• [Stored data entries]

----------------

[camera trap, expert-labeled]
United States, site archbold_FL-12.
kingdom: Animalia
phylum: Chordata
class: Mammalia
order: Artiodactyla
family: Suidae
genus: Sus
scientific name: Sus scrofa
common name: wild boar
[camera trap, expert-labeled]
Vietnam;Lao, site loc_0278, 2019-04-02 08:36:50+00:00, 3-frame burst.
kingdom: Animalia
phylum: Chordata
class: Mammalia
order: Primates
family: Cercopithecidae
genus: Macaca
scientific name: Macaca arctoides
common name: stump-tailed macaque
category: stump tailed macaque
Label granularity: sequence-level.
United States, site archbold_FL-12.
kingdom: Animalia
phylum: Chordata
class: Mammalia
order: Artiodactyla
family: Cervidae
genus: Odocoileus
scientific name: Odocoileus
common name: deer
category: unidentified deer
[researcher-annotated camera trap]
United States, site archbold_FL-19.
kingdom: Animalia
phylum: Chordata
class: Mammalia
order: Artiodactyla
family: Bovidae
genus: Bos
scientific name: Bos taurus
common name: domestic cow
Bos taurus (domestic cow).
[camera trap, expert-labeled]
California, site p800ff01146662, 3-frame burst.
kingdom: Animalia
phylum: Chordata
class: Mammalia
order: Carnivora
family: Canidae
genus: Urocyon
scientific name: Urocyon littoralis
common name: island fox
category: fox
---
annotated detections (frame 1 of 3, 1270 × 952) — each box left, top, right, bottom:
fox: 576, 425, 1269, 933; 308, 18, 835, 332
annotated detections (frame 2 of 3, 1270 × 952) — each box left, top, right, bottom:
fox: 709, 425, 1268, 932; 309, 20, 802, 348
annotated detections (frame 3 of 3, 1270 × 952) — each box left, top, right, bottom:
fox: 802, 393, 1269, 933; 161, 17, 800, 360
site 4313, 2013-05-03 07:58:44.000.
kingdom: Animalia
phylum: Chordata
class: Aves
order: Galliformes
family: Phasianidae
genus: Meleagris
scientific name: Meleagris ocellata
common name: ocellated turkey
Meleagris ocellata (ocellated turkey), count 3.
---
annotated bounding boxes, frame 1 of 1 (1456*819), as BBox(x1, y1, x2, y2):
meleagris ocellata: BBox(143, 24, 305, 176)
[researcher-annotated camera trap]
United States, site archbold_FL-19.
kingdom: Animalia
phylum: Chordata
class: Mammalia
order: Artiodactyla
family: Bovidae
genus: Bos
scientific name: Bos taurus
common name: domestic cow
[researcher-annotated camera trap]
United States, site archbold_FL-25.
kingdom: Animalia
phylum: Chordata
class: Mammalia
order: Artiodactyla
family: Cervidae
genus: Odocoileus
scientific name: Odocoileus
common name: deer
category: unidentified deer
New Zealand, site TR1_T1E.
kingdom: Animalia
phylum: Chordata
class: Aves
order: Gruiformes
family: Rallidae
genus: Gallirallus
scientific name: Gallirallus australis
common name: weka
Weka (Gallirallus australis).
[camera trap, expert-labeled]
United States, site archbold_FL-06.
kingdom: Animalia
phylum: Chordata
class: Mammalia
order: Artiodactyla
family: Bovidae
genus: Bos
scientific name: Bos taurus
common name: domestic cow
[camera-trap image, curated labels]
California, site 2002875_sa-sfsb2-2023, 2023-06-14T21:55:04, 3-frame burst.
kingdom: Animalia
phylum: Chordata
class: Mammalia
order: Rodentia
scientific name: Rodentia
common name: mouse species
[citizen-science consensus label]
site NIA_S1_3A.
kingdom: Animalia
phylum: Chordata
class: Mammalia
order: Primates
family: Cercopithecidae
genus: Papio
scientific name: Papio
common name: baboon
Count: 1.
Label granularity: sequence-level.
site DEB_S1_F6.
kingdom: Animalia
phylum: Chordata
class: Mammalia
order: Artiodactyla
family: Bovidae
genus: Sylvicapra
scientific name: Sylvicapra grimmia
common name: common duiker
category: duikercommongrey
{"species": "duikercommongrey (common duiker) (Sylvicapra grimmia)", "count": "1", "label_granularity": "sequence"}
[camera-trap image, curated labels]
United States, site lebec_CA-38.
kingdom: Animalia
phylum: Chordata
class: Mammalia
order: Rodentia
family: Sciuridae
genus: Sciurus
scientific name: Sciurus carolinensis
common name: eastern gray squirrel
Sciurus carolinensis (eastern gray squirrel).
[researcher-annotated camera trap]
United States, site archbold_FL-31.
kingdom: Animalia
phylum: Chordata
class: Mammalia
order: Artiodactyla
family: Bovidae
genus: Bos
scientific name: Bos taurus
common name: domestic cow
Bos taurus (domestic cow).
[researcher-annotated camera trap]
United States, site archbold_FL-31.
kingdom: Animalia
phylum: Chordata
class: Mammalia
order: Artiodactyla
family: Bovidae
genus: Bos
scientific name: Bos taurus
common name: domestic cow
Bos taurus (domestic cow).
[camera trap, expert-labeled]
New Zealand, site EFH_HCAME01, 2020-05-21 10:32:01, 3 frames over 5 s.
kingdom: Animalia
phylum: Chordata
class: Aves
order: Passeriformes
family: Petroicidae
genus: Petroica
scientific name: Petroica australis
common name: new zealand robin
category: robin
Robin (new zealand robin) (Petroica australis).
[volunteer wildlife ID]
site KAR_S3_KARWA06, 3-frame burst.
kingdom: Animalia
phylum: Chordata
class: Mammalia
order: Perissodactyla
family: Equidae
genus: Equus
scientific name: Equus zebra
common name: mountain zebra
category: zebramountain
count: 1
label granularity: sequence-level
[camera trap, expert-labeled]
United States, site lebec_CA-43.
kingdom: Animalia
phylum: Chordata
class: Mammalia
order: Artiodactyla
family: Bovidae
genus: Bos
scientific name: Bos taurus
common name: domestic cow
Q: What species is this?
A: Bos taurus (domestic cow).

----------------

Would you output every record above exactly as it stands?

[camera trap, expert-labeled]
United States, site archbold_FL-12.
kingdom: Animalia
phylum: Chordata
class: Mammalia
order: Artiodactyla
family: Suidae
genus: Sus
scientific name: Sus scrofa
common name: wild boar
[camera trap, expert-labeled]
Vietnam;Lao, site loc_0278, 2019-04-02 08:36:50+00:00, 3-frame burst.
kingdom: Animalia
phylum: Chordata
class: Mammalia
order: Primates
family: Cercopithecidae
genus: Macaca
scientific name: Macaca arctoides
common name: stump-tailed macaque
category: stump tailed macaque
Label granularity: sequence-level.
United States, site archbold_FL-12.
kingdom: Animalia
phylum: Chordata
class: Mammalia
order: Artiodactyla
family: Cervidae
genus: Odocoileus
scientific name: Odocoileus
common name: deer
category: unidentified deer
[researcher-annotated camera trap]
United States, site archbold_FL-19.
kingdom: Animalia
phylum: Chordata
class: Mammalia
order: Artiodactyla
family: Bovidae
genus: Bos
scientific name: Bos taurus
common name: domestic cow
Bos taurus (domestic cow).
[camera trap, expert-labeled]
California, site p800ff01146662, 3-frame burst.
kingdom: Animalia
phylum: Chordata
class: Mammalia
order: Carnivora
family: Canidae
genus: Urocyon
scientific name: Urocyon littoralis
common name: island fox
category: fox
---
annotated detections (frame 1 of 3, 1270 × 952) — each box left, top, right, bottom:
fox: 576, 425, 1269, 933; 308, 18, 835, 332
annotated detections (frame 2 of 3, 1270 × 952) — each box left, top, right, bottom:
fox: 709, 425, 1268, 932; 309, 20, 802, 348
annotated detections (frame 3 of 3, 1270 × 952) — each box left, top, right, bottom:
fox: 802, 393, 1269, 933; 161, 17, 800, 360
site 4313, 2013-05-03 07:58:44.000.
kingdom: Animalia
phylum: Chordata
class: Aves
order: Galliformes
family: Phasianidae
genus: Meleagris
scientific name: Meleagris ocellata
common name: ocellated turkey
Meleagris ocellata (ocellated turkey), count 3.
---
annotated bounding boxes, frame 1 of 1 (1456*819), as BBox(x1, y1, x2, y2):
meleagris ocellata: BBox(143, 24, 305, 176)
[researcher-annotated camera trap]
United States, site archbold_FL-19.
kingdom: Animalia
phylum: Chordata
class: Mammalia
order: Artiodactyla
family: Bovidae
genus: Bos
scientific name: Bos taurus
common name: domestic cow
[researcher-annotated camera trap]
United States, site archbold_FL-25.
kingdom: Animalia
phylum: Chordata
class: Mammalia
order: Artiodactyla
family: Cervidae
genus: Odocoileus
scientific name: Odocoileus
common name: deer
category: unidentified deer
New Zealand, site TR1_T1E.
kingdom: Animalia
phylum: Chordata
class: Aves
order: Gruiformes
family: Rallidae
genus: Gallirallus
scientific name: Gallirallus australis
common name: weka
Weka (Gallirallus australis).
[camera trap, expert-labeled]
United States, site archbold_FL-06.
kingdom: Animalia
phylum: Chordata
class: Mammalia
order: Artiodactyla
family: Bovidae
genus: Bos
scientific name: Bos taurus
common name: domestic cow
[camera-trap image, curated labels]
California, site 2002875_sa-sfsb2-2023, 2023-06-14T21:55:04, 3-frame burst.
kingdom: Animalia
phylum: Chordata
class: Mammalia
order: Rodentia
scientific name: Rodentia
common name: mouse species
[citizen-science consensus label]
site NIA_S1_3A.
kingdom: Animalia
phylum: Chordata
class: Mammalia
order: Primates
family: Cercopithecidae
genus: Papio
scientific name: Papio
common name: baboon
Count: 1.
Label granularity: sequence-level.
site DEB_S1_F6.
kingdom: Animalia
phylum: Chordata
class: Mammalia
order: Artiodactyla
family: Bovidae
genus: Sylvicapra
scientific name: Sylvicapra grimmia
common name: common duiker
category: duikercommongrey
{"species": "duikercommongrey (common duiker) (Sylvicapra grimmia)", "count": "1", "label_granularity": "sequence"}
[camera-trap image, curated labels]
United States, site lebec_CA-38.
kingdom: Animalia
phylum: Chordata
class: Mammalia
order: Rodentia
family: Sciuridae
genus: Sciurus
scientific name: Sciurus carolinensis
common name: eastern gray squirrel
Sciurus carolinensis (eastern gray squirrel).
[researcher-annotated camera trap]
United States, site archbold_FL-31.
kingdom: Animalia
phylum: Chordata
class: Mammalia
order: Artiodactyla
family: Bovidae
genus: Bos
scientific name: Bos taurus
common name: domestic cow
Bos taurus (domestic cow).
[researcher-annotated camera trap]
United States, site archbold_FL-31.
kingdom: Animalia
phylum: Chordata
class: Mammalia
order: Artiodactyla
family: Bovidae
genus: Bos
scientific name: Bos taurus
common name: domestic cow
Bos taurus (domestic cow).
[camera trap, expert-labeled]
New Zealand, site EFH_HCAME01, 2020-05-21 10:32:01, 3 frames over 5 s.
kingdom: Animalia
phylum: Chordata
class: Aves
order: Passeriformes
family: Petroicidae
genus: Petroica
scientific name: Petroica australis
common name: new zealand robin
category: robin
Robin (new zealand robin) (Petroica australis).
[volunteer wildlife ID]
site KAR_S3_KARWA06, 3-frame burst.
kingdom: Animalia
phylum: Chordata
class: Mammalia
order: Perissodactyla
family: Equidae
genus: Equus
scientific name: Equus zebra
common name: mountain zebra
category: zebramountain
count: 1
label granularity: sequence-level
[camera trap, expert-labeled]
United States, site lebec_CA-43.
kingdom: Animalia
phylum: Chordata
class: Mammalia
order: Artiodactyla
family: Bovidae
genus: Bos
scientific name: Bos taurus
common name: domestic cow
Q: What species is this?
A: Bos taurus (domestic cow).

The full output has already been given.